The food information regulation: 10 things you need to know
The Food Information Regulation has finally been agreed. Published on 22 November 2011, it came into force on 13 December 2011, with most of the provisions applying from 13 December 2014, although mandatory nutrition labelling will not come in until two years later. The Regulation has been described as the most important and all-encompassing change to food labelling in the European Union for 30 years.
This Regulation, which applies throughout the EU, establishes the general principles, requirements and responsibilities governing food information, and in particular food labelling. It revokes the general labelling Directive (2000/13/EC) and the nutrition labelling Directive (90/46/EEC).
1. Nutrition labelling
The most far-reaching of the changes are those relating to nutrition labelling. 'Back of pack' nutrition labelling of pre–packed foods will be compulsory. The labelling of energy (in both kJ and kcal), fat, saturates, carbohydrates, sugars, protein and salt will all be mandatory; it will also be required to declare levels of any nutrients mentioned in claims. Certain other nutrients can be listed, but this is a defined and restricted list.

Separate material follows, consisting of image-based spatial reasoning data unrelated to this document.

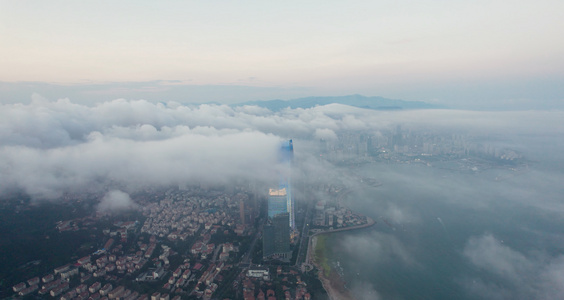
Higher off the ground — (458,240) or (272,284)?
(458,240)

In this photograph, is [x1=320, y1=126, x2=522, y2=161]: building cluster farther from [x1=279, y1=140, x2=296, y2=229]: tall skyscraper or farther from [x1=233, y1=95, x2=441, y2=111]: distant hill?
[x1=279, y1=140, x2=296, y2=229]: tall skyscraper

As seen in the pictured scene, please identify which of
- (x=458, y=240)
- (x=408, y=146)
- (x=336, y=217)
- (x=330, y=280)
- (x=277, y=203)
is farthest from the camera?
(x=408, y=146)

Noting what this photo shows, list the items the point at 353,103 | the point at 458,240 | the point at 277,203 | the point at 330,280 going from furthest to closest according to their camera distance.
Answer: the point at 353,103 < the point at 277,203 < the point at 458,240 < the point at 330,280

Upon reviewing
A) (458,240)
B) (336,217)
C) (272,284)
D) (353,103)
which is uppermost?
(353,103)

Voluntary 'front of pack' information will continue for energy, fat, saturates, sugar and salt, along with GDAs (Guideline Daily Amounts) per portion, but the use of 'traffic light' schemes will be restricted.
Mandatory nutrition information labelling will not be required for products containing more than 1.2% alcohol by volume. Such information may be given voluntarily, and can be limited to energy value only. A decision on whether energy value labelling should be compulsory may be made in the future (a report on this is due by the end of 2014).
Although the new nutrition labelling requirements do not become obligatory until 13 December 2016 (two years later than most of the other requirements), between 13 December 2014 and 13 December 2016 where nutrition declaration is provided on a voluntary basis it must comply with the mandatory provisions.
2. Country of origin labelling
Country of origin labelling will become compulsory for fresh and frozen meat of pork, sheep, goats and poultry and also for primary ingredients where the country of origin of the primary ingredient is not the same as the stated origin of the food.
These requirements will apply after the adoption of more detailed rules that will determine the way to express the information, including whether, for meat, separate information should be provided on the places of birth, rearing and slaughter. The more detailed rules are to be introduced within two years.